JOB
Copy verbatim everything in the data below from the line containing "What is the distance that" through the end of the data.

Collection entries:
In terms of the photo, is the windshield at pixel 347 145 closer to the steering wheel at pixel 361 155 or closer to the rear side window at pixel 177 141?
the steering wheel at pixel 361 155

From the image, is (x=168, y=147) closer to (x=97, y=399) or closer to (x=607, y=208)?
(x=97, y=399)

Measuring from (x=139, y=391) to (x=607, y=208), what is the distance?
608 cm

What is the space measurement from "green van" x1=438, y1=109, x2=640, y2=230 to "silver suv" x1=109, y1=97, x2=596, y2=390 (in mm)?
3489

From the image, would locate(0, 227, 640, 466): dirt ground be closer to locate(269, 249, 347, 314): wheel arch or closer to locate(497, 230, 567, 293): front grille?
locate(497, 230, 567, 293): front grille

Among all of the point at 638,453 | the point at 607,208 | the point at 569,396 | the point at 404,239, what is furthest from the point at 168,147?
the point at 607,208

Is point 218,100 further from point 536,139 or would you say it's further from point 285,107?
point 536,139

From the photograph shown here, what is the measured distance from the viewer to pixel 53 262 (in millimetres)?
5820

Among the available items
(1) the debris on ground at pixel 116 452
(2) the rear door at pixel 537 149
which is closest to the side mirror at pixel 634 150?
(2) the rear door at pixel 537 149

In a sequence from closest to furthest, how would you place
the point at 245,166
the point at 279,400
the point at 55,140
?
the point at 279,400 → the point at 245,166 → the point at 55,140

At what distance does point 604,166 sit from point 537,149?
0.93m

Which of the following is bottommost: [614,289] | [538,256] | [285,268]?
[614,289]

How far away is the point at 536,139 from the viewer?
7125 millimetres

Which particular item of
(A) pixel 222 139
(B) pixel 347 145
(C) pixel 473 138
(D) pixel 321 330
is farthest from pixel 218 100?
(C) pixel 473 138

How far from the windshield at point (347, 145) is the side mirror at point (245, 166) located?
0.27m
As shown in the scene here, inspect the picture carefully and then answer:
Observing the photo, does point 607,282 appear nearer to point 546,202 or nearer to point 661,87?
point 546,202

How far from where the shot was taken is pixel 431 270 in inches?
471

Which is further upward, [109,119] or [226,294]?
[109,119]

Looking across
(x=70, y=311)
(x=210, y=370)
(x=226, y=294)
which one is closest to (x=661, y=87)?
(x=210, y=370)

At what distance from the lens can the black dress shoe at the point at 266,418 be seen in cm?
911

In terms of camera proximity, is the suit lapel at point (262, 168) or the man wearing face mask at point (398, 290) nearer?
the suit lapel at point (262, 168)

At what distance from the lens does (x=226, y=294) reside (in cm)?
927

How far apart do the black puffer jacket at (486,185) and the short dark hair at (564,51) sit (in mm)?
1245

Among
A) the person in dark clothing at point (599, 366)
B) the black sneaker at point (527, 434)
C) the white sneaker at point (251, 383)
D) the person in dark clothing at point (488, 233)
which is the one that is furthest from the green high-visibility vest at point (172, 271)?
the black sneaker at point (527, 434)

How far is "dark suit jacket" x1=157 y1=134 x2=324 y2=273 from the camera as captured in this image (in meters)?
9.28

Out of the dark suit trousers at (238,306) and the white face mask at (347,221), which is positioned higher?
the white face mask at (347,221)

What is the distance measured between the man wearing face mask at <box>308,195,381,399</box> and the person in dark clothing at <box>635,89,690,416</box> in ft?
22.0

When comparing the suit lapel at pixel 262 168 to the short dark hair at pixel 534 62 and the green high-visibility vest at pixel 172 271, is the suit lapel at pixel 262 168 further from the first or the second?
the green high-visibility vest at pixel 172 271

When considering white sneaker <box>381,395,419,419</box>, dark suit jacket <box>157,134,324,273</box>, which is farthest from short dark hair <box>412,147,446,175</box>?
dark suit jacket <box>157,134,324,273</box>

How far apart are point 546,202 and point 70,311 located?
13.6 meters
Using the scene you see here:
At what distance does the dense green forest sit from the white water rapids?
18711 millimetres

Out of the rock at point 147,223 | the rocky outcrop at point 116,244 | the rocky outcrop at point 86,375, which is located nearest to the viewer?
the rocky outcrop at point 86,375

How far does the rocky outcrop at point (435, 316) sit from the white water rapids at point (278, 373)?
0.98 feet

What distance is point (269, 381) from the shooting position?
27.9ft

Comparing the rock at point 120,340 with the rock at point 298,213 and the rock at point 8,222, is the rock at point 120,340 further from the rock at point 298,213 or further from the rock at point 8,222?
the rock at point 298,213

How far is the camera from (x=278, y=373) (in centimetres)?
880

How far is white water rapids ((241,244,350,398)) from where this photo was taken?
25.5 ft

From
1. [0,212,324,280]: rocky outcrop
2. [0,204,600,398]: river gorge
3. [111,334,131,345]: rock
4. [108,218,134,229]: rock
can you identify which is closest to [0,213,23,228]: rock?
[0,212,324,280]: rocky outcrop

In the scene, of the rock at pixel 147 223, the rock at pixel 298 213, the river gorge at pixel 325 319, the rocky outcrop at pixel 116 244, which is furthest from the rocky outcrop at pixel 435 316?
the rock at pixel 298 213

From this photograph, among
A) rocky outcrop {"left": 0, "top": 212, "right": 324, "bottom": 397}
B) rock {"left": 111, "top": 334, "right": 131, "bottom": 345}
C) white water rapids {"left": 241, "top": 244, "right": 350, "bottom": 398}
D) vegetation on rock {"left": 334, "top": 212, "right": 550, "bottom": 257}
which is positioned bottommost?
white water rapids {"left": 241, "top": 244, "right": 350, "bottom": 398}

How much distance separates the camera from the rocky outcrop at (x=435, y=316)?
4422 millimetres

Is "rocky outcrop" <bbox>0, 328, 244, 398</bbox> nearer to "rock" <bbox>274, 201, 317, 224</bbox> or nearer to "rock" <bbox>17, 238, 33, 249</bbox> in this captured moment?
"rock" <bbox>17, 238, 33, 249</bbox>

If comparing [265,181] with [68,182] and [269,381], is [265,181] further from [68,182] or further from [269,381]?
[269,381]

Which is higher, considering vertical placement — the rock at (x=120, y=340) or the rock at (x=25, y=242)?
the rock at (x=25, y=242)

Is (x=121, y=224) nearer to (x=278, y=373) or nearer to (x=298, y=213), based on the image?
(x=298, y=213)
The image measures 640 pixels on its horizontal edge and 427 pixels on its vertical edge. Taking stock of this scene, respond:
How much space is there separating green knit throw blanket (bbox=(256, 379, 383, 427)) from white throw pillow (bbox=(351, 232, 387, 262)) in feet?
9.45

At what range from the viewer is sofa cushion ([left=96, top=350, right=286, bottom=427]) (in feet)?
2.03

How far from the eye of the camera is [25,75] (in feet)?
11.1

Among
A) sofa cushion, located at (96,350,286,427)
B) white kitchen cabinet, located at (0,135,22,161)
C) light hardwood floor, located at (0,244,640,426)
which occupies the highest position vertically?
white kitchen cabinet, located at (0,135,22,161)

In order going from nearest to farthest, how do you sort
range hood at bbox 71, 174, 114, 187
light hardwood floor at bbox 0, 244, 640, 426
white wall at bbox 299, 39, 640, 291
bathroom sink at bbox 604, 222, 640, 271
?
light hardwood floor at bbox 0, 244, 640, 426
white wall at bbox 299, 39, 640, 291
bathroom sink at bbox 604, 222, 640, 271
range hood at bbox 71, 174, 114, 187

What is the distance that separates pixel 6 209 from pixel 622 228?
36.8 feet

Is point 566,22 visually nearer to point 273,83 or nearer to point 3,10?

WRITTEN ANSWER
What is the distance that separates pixel 6 209 from pixel 622 228?
36.8 feet

Is point 566,22 visually nearer to point 273,83 or nearer to point 3,10?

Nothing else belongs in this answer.